Outer Spaces - Gazing Globe - Albums - Reviews - Soundblab

Outer Spaces - Gazing Globe

by Nathan Fidler Rating:8 Release Date:2019-06-28
Outer Spaces - Gazing Globe
Outer Spaces - Gazing Globe

Cara Beth Satalino, known as Outer Spaces, channels her sweet, mystic voice along with a wide but comforting array of guitar. The Baltimore artist comes across initially as a singer/songwriter, but there is more beneath the surface on her second full album, Gazing Globe.

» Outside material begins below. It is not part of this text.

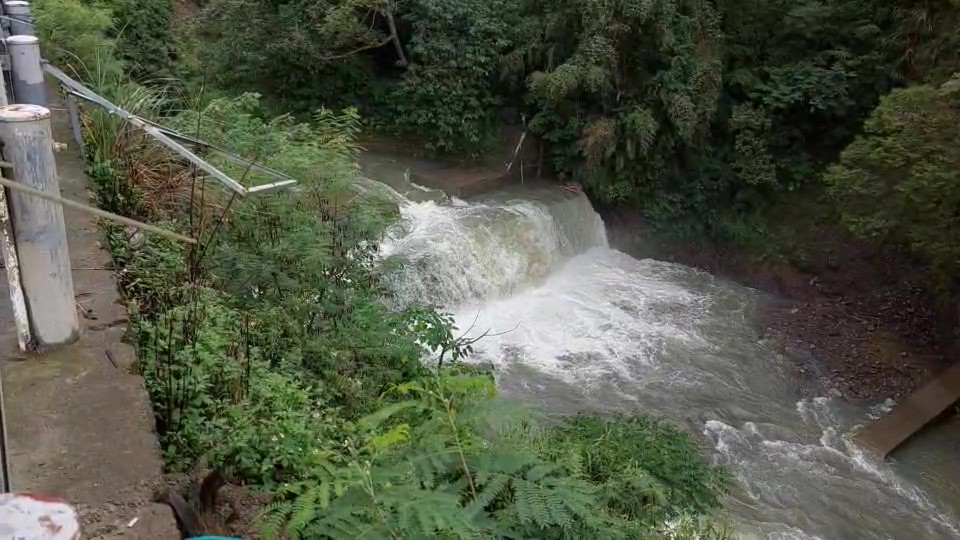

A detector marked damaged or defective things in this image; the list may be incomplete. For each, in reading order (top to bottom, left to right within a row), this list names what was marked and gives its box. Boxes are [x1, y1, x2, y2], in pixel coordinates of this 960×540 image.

bent metal pole [0, 103, 79, 344]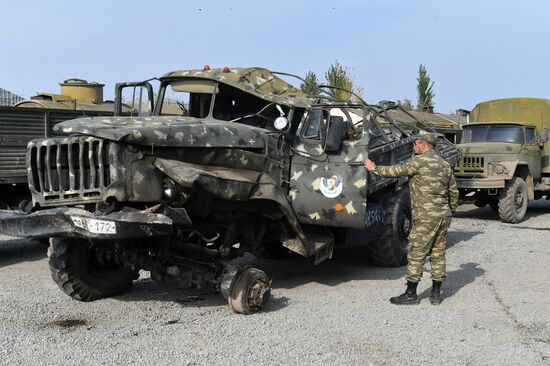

In the three years since her debut, Satalino has grown yet more confident her sound and composition. Guitar dip and weave on ‘Truck Song’, beginning with a single guitar giving off the alt-female vibe which has been used by other stellar names recently. Waxahatchee is probably a good comparison here, laying smoother melodies over picked electric guitars which sound like they’re stuck in the nineties - in a good way.

‘YWLGOML’ churns over a relationship, chewing the fat with the toe-tapping beat and blaring out a strange bit of saxophone before returning to the repetition of the title's acronym. The real gem in this album, however, is ‘Album For Ghosts’ - a real contender for song of the year. The lyrics feel relatable yet mystic and poetic, with the offered prophecy of “Thunder follows lightning, wait and see” all over a middle section which builds the momentum found in the imagery, and if the chorus isn’t stuck maddeningly in your head then you’ll have missed a trick.

So good is that song that the album is worth a high score even without talking about the rest, but there’s more in Satalino’s arsenal here. ‘Paper Flowers’ has melancholy, flanger-driven guitar strums and the faintest smattering of a keyboard, while ‘Teapot #2’ throws up a see-saw of questions on existence and more trippy imagery. 

‘I See Her Face’ feels like it could be a lost Rumours-era B-side from Fleetwood Mac, bassline pulsing behind the drifting vocals and ringing strums. “Time teaches you to forget the things that haven’t happened yet” is the kind of impossible riddle you have to wrap your mind around before Satalino asks “do you know her?”. There’s so much to love about these songs and unpack, that it will need multiple listens to drink it all in.

While not every track is a solid gold gem, the good stuff is spread around so much as to make this an enjoyable listen every time. Having found a really firm footing, it’ll be interesting to see how Satalino progresses under the Outer Spaces name and whether she chooses to branch out into more instruments to vary the sound, but either way, this is an album to cherish for 2019.